Official word on the matter has yet to be completely clear, however according to Polygon
and sources close to the publication, the Xbox One will allow used games but will utilise a "regular online spot check to verify the authenticity of games being played." It is unclear as to how long a Xbox One console can go without being checked online, however Microsoft's Phil Harrison has previously stated to Kotaku
that the console would require an online check every 24 hours, however other officials have confirmed
this is one possible scenario.
To continue the confusion MCV
are reporting that several anonymous retail sources have detailed just how gamers will trade in their used games, revealing that a system designed by Microsoft will allow gamers to de-authenticate their copy of the game and trade it in, removing it entirely from their account.
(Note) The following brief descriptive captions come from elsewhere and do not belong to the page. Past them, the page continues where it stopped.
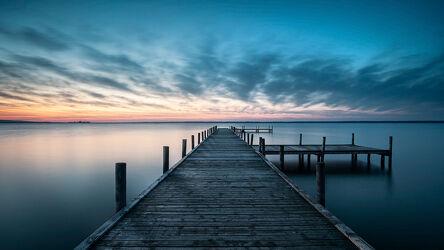 Bild mit Wasser, Seen, Meere, Sonnenuntergang, Sonnenaufgang, Steg, Holzsteg, Lichtstimmungen, Abendstimmung, Steinhuder Meer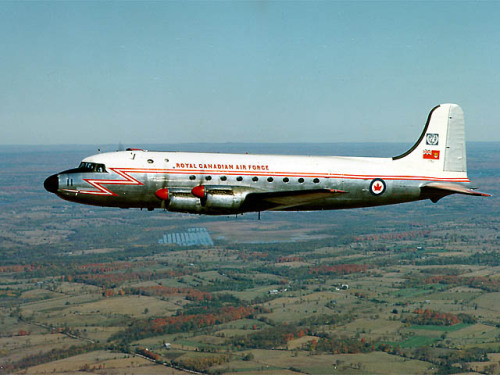 planeshots:  Canadair C-54GM North Star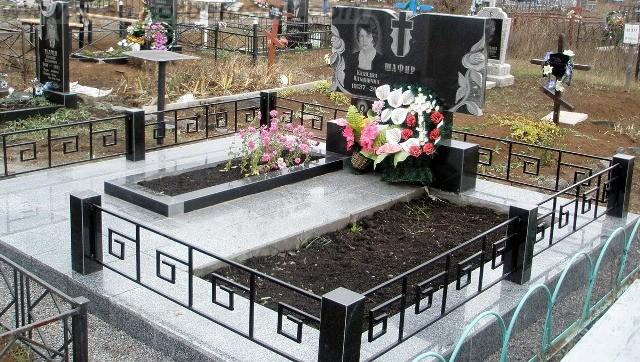 заказать памятник на могилу Киев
MCV has detailed the potential process:
A gamer walks into a retailer and hands over the game they wish to sell. This will only be possible at retailers who have agreed to Microsoft’s T&Cs and more importantly integrated Microsoft’s cloud-based Azure pre-owned system into its own.
The game is then registered as having been traded-in on Microsoft’s system. The consumer who handed it over will subsequently see the game wiped from their account – hence the until now ambiguous claim from Phil Harrison that the Xbox One would have to ‘check in’ to Microsoft’s servers every 24 hours.
The retailer can then sell the pre-owned game at whatever price they like, although as part of the system the publisher of the title in question will automatically receive a percentage cut of the sale. As will Microsoft. The retailer will pocket the rest.
It is currently unclear exactly how big of a cut retailers will be taking from traded-in games, but ConsoleDeals.co.uk
that it could be somewhere in the ten percent mark, however these are unconfirmed. These same reports also suggested a activation cost of £35 for pre-owned titles, though Polygon's sources are reporting that this is no longer the case.
Microsoft has yet to reveal a full statement on how exactly their next-gen console is going to work in today's market, however Microsoft's Larry "Major Nelson" Hryb has revealed that the "ability to trade in and resell games is important to gamers and to Xbox."
Xbox One is designed to support the trade in and resale of games. Reports about our policies for trade in and resale are inaccurate and incomplete. We will disclose more information in the near future.
Hopefully with this large amount of confusion we'll be able to get some direct and clear answers come E3 2013 in early June. Until then the guessing will continue.